Katy Perry Dispute Over L.A. Convent Is Headed to the Vatican

Splash News (Property); John Sciulli/Getty Images (Perry)
Katy Perry

After three years of courtroom tussles over the property and its rightful buyer, a jury has ordered Dana Hollister to pay the singer and the L.A. Archdiocese $5 million in legal fees — but the developer, who has the nuns on her side, is taking her $30 million offer to a higher authority.

Dana Hollister has been attacked by the Archdiocese of Los Angeles, cross-examined by lawyers for Katy Perry, and been on the wrong end of several court rulings — including a jury’s decision on Nov. 17 that slapped her with a $5 million fine — all of which have conspired to deny her the thing she covets most: a stunning convent on 8 acres in the hills of Los Feliz. But now, the doyenne of Silver Lake real estate is appealing to a higher authority: the Vicar of Christ.

Hollister tells THR that she has been using back channels in Rome to appeal to the Vatican and Pope Francis with her $30 million offer for the Bernard Maybeck-designed convent (also known as the Earle C. Anthony house), which she plans to convert into a boutique hotel. That figure more than doubles the $14.5 million that Perry agreed to pay the L.A. Archdiocese in 2014 for the property, which has been at the center of a three-year legal dispute with no resolution in sight.

"I offered up to $24 million, and I am currently at $30 million for the property," says Hollister, who owns L.A.'s vaunted Cliff's Edge, Brite Spot and Paramour Estate (also a converted convent). "It could be one of the most beautiful properties in Los Angeles — the most beautiful hotel you have ever seen."

When Superior Court Judge Stephanie Bowick ruled in March that the archdiocese — and not the elderly nuns from the Sisters of the Most Holy and Immaculate Heart of the Blessed Virgin Mary who had resided at the convent for four decades — could sell the property, it appeared to clear the way for Perry's bid (the archdiocese wants to sell the property to Perry, while the nuns prefer Hollister — in part because she made her offer directly to them).

But since Bowick's ruling, the story has taken several turns. Two of the nuns are appealing and, through an internal Vatican proceeding, challenging whether the archdiocese has authority over the property and the order itself. (L.A. Archdiocese spokesperson Adrian Alarcon confirms to THR that the proceeding known as the Apostolic Signatura is underway in Rome, and Italy-based attorney Luigi Coppola confirms that his firm is representing two of the sisters in the proceeding.) And Perry has had trouble meeting one requirement of her deal with the archdiocese: that she find a replacement for the convent's House of Prayer, still in use by local clergy. The pop star was hoping that the 3-acre Chateau Emanuel in Eagle Rock — currently listed for $5.6 million by Partners Trust's Laura Brandt — could serve as the new location, but a deal to acquire that property recently fell apart. (In September, the archdiocese amended its 2014 agreement with Perry, granting her an additional year to find a replacement property.) Hollister — who has maintained that her bid for the convent was executed before Perry's — thinks she still has several cards left to play. Calls to Perry's attorney seeking comment were not returned.

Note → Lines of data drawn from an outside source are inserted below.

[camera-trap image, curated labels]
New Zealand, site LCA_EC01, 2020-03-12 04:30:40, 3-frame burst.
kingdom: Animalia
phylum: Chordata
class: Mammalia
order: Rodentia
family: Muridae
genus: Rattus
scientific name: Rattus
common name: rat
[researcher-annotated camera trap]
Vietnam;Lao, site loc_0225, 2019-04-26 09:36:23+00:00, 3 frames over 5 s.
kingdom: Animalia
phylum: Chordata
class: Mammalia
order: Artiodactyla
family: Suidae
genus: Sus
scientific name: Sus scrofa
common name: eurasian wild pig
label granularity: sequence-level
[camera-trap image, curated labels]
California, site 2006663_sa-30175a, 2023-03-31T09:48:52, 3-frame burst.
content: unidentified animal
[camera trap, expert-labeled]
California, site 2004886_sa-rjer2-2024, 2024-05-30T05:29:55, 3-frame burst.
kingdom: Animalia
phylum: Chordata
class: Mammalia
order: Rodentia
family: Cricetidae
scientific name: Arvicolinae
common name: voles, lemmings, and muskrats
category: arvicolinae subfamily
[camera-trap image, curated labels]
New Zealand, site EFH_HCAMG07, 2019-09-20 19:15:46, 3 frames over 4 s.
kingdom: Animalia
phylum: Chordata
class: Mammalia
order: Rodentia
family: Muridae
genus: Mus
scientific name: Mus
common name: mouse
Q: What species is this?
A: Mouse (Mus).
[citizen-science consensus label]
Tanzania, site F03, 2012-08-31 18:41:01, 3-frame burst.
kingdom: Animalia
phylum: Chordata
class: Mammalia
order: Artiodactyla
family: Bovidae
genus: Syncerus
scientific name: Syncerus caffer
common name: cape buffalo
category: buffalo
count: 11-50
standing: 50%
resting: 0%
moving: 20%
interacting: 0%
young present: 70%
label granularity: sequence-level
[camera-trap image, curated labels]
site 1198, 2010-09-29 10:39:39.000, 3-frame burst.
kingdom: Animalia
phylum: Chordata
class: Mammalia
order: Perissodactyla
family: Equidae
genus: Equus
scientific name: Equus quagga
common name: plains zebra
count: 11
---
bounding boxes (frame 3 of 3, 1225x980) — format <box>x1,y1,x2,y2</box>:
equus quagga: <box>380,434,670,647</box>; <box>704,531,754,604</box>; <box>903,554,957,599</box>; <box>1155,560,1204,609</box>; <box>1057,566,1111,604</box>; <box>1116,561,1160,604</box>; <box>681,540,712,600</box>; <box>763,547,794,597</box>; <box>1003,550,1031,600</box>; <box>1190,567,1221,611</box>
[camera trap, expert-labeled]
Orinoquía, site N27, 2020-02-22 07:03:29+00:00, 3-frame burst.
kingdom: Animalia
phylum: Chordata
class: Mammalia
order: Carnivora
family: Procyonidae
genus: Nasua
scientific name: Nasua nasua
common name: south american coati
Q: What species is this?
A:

On Nov. 17, a jury ruled that Hollister must pay back more than $5 million in lawyer fees for deliberately trying to sabotage Perry’s deal for the convent. The jury awarded the archdiocese $3.47 million and Perry’s company, Bird Nest LLC, $1.57 million in fees. Hollister’s attorney Michael Geibelson says he plans to appeal the ruling.

Hollister stresses that she bears no ill will toward Perry and is acting in solidarity with the nuns, who she claims have been repeatedly exploited by the archdiocese. "This story is about their legacy of standing up against something very powerful," she says. "It's like David and Goliath."

Appealing to Rome is a cagey, if risky, gambit by Hollister and would appear to be her last hope of winning back the convent. Alarcon tells THR that the archdiocese has always acted in the best interests of the nuns. As to whether the archdiocese would entertain a $30 million offer from Hollister, Alarcon says it would not because Hollister's plans would convert the property from a residence to a hotel, which would be more disruptive to the surrounding neighborhood.

Hollister isn't buying it. "It begs the question: Why aren't you taking the highest offer? Is it because the sisters didn't obey authority, is that it?"